*Given instruction*
Reproduce the rows word for word, starting at the line that contains "Judging from this" and continuing through the last row.

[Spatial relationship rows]
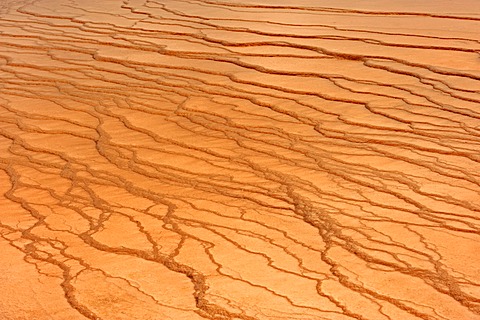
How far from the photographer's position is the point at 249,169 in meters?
5.58

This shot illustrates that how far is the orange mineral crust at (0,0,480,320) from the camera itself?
382 cm

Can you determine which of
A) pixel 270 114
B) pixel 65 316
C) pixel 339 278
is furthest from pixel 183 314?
pixel 270 114

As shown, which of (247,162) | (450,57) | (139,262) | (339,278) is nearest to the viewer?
(339,278)

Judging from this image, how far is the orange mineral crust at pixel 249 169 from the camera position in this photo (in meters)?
3.82

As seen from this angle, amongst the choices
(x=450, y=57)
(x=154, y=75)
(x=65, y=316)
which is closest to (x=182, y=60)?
(x=154, y=75)

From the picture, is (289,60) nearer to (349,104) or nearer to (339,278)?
(349,104)

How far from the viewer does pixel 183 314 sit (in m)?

*Solved exercise*
Judging from this image, how far is the orange mineral crust at pixel 249 169 from the camera position in this photo (in meters)?
3.82

As seen from this angle, amongst the choices
(x=450, y=57)
(x=154, y=75)
(x=65, y=316)
which is closest to (x=182, y=60)?
(x=154, y=75)

From the picture, is (289,60) nearer to (349,104) or nearer to (339,278)?
(349,104)

How far from the viewer does pixel 183 314 sit (in m)?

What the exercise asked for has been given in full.